# What you will do:
Rewrite the part that opens with the line containing "118 Lytle Place Property Photo 30" and closes with the line containing "慧植農(nóng)當家(ai鑒蟲識病軟件)", changing "First Edition" to "1st Edition" and leaving everything else as it is.

# Material provided:
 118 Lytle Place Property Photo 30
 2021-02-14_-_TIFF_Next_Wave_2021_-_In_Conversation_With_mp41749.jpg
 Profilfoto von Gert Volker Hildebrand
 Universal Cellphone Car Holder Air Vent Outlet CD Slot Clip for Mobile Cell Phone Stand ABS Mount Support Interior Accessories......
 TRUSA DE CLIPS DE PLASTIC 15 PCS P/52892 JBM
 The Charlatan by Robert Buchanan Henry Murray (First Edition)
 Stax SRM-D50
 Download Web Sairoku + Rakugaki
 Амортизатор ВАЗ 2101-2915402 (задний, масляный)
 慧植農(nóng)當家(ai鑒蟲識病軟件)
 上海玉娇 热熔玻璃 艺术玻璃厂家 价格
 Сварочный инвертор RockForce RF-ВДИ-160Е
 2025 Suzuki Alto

--

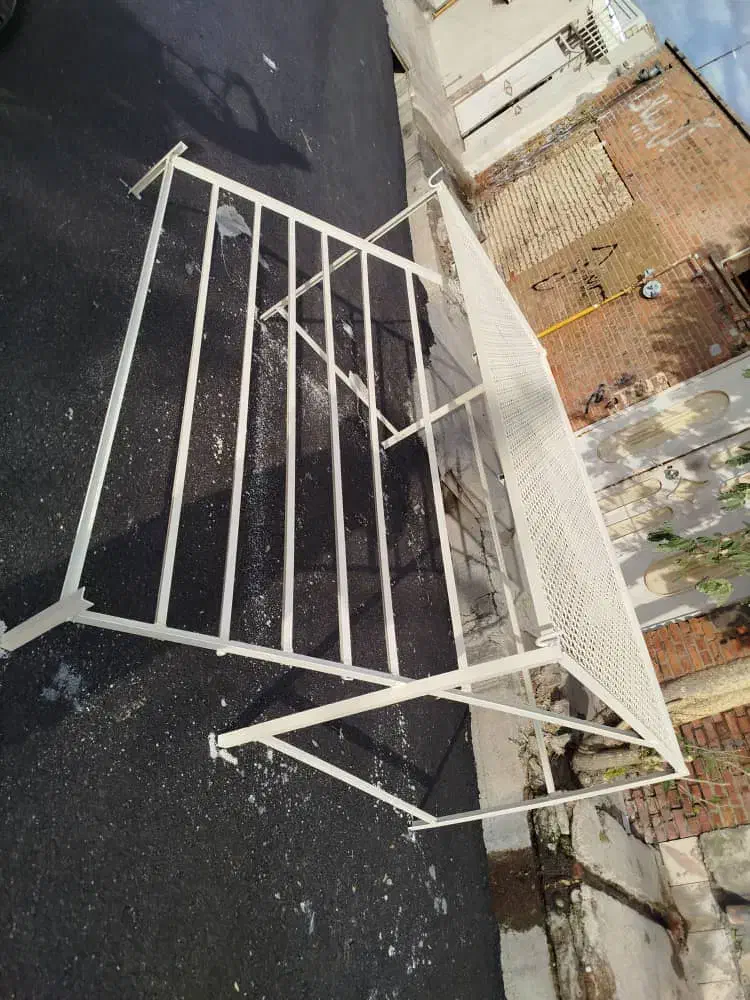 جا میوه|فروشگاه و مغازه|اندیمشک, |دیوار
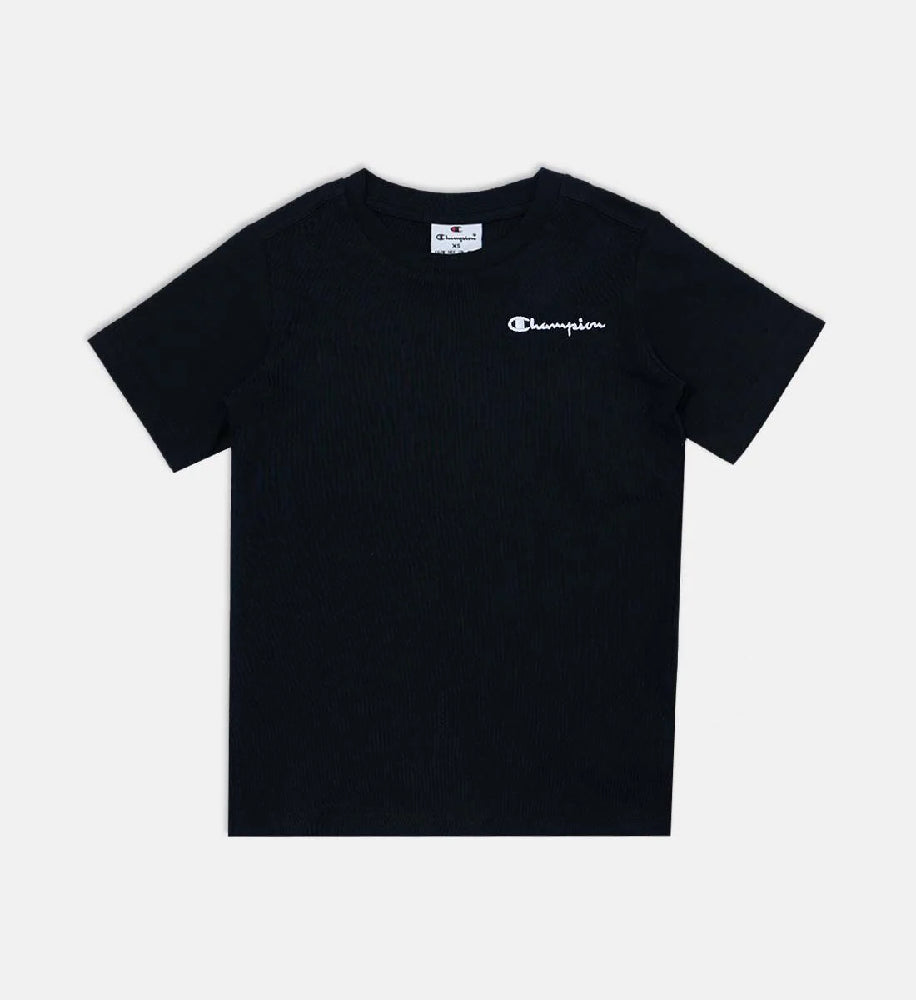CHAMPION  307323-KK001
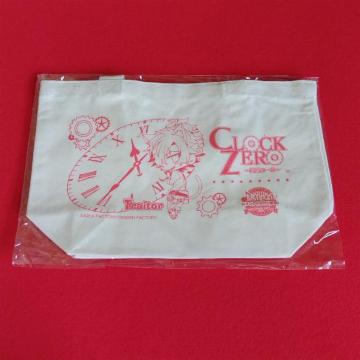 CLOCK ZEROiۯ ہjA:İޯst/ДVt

==

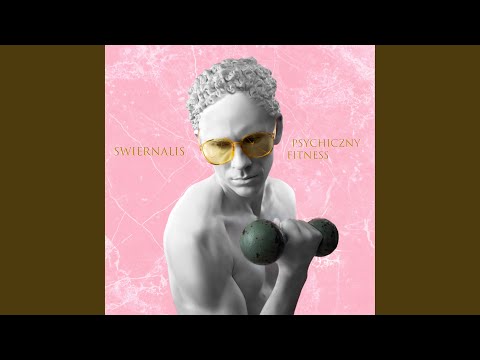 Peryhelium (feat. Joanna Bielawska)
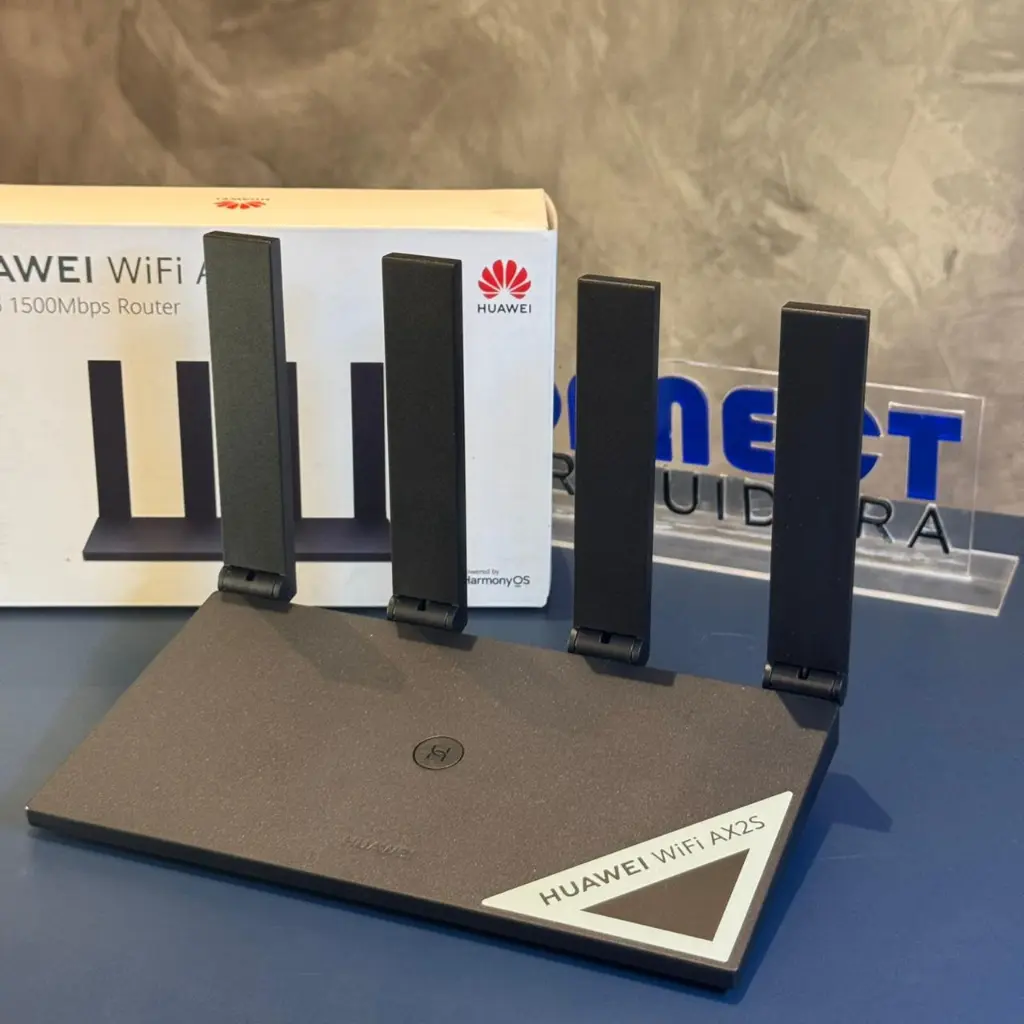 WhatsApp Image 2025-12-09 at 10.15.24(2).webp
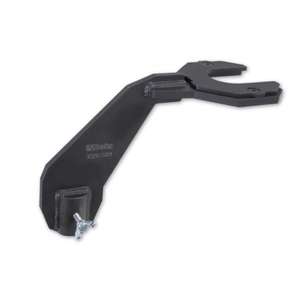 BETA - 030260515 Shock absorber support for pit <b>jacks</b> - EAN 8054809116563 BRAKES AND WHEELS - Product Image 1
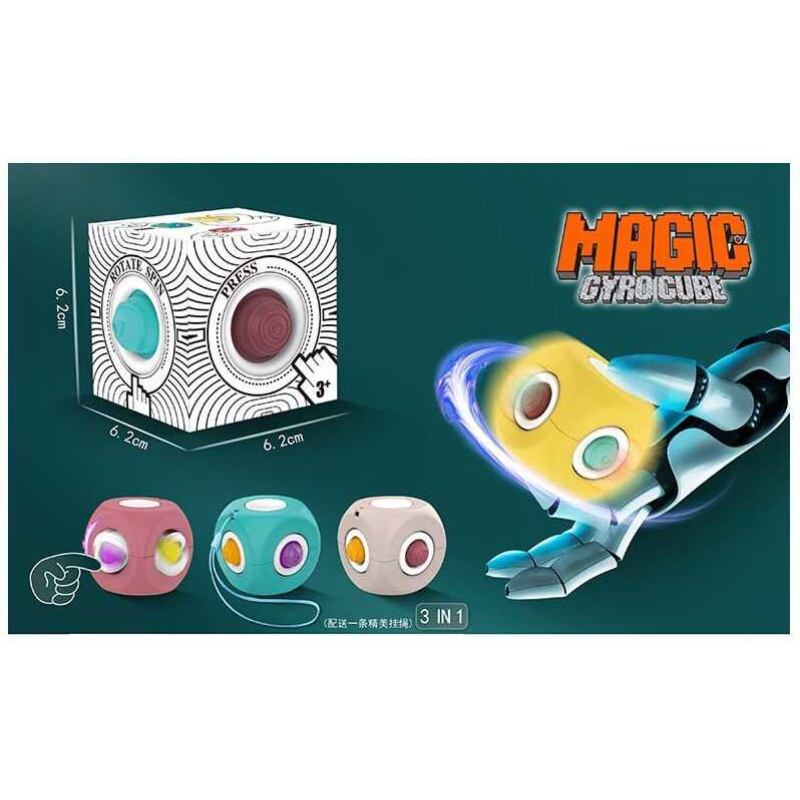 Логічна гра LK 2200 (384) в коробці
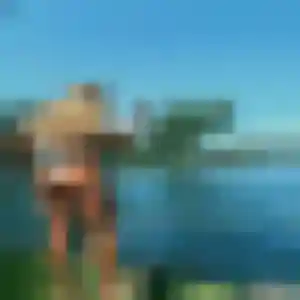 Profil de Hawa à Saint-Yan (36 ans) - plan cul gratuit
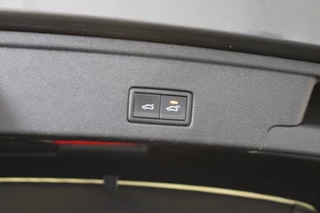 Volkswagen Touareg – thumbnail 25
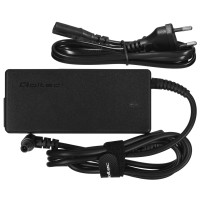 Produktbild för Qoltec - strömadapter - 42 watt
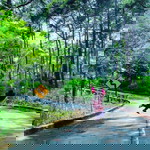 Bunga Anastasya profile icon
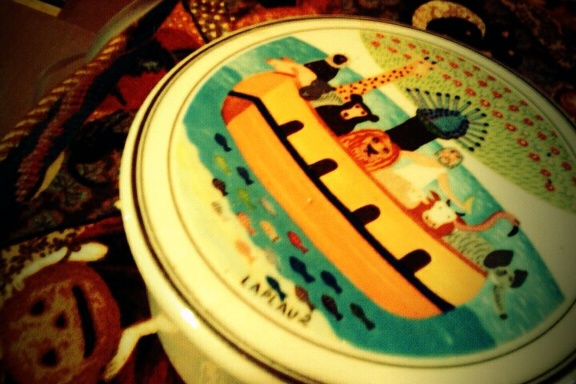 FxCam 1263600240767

# Your response:
 118 Lytle Place Property Photo 30
 2021-02-14_-_TIFF_Next_Wave_2021_-_In_Conversation_With_mp41749.jpg
 Profilfoto von Gert Volker Hildebrand
 Universal Cellphone Car Holder Air Vent Outlet CD Slot Clip for Mobile Cell Phone Stand ABS Mount Support Interior Accessories......
 TRUSA DE CLIPS DE PLASTIC 15 PCS P/52892 JBM
 The Charlatan by Robert Buchanan Henry Murray (1st Edition)
 Stax SRM-D50
 Download Web Sairoku + Rakugaki
 Амортизатор ВАЗ 2101-2915402 (задний, масляный)
 慧植農(nóng)當家(ai鑒蟲識病軟件)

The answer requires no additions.